One Conservative MP said the Prime Minister's decision to address the party's so-called 1922 Committee this evening suggested she could set her date of departure to win over that support.
Nearly three years after the 2016 EU membership referendum, and three days before Britain was supposed to leave the bloc, it remains unclear how, when or even if Brexit will take place, with Parliament and the nation divided.
Mrs May could try to bring her deal back to Parliament tomorrow for a third vote, but her spokesman said the government would only do that if it had a chance of winning.
1. LEAVE WITH DEAL ON MAY 22
British MPs have twice rejected a draft divorce agreement struck between London and Brussels last November. A new vote on the agreement, which allows for a long transition period and time for trade ties to be negotiated, will be brought forward only if it has sufficient support to pass.
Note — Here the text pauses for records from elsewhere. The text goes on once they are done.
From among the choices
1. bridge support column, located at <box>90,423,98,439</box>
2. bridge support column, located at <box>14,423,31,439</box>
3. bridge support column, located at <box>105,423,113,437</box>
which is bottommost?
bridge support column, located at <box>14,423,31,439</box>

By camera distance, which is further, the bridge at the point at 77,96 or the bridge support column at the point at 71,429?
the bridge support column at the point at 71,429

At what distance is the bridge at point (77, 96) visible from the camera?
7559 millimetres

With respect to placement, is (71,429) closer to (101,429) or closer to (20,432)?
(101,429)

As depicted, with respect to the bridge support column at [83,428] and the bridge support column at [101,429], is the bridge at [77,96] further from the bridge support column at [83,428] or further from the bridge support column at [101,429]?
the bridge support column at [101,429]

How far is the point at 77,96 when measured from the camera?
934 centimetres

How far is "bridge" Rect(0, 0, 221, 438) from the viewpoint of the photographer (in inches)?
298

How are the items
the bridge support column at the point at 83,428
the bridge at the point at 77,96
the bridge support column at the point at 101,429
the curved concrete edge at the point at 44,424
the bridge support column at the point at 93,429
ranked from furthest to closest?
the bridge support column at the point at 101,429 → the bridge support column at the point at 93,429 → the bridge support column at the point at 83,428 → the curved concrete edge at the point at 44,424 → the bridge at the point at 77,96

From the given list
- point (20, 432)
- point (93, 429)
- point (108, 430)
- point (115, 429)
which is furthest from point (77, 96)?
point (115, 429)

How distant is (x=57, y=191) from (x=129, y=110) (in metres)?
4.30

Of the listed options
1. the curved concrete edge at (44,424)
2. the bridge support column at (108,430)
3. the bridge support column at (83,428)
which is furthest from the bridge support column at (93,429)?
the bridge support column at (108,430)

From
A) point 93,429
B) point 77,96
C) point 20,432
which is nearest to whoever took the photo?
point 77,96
If MPs overcome numerous objections from Brexiteers and Remainers and approve the deal, Britain will leave the European Union on May 22.
2. NO-DEAL BREXIT ON APRIL 12 OR LATER
If the deal is not passed, and no other course of action can be agreed on, the default option would be that Britain leaves without a deal.
According to a European official, that hard deadline would be midnight Brussels time on April 12, but French President Emmanuel Macron has said this was not "necessarily" the case and a later date for no-deal Brexit could be agreed upon.
3. NEW PLAN, LONG BREXIT DELAY
MPs are set to hold "indicative votes" this week on a range of alternative Brexit options that could rip up the withdrawal agreement and remove some of Prime Minister Theresa May's red lines, such as ending freedom of movement. If a course of action can be agreed on, Britain could ask EU leaders for another, much longer delay by April 12.
4. STOP BREXIT
This is by far the least likely option, although a possibility. An estimated one million people flooded London last Saturday, calling for a second referendum on EU membership.
An online petition asking the government to end the Brexit process has garnered more than 5.5 million signatures since last Wednesday. The European Court of Justice has ruled that Britain could unilaterally revoke its Article 50 notification - the formal procedure for leaving the EU.
Her Cabinet team met yesterday, digesting Monday's votes but also trying to plot a way of winning over the 75 lawmakers it must convince to get the so-called Withdrawal Agreement negotiated with the EU through Parliament.
"They had a long discussion both in relation to the votes which took place last night and on the work which is ongoing to build support for the government's deal to allow us to leave the EU in an orderly way as soon as possible," the spokesman said.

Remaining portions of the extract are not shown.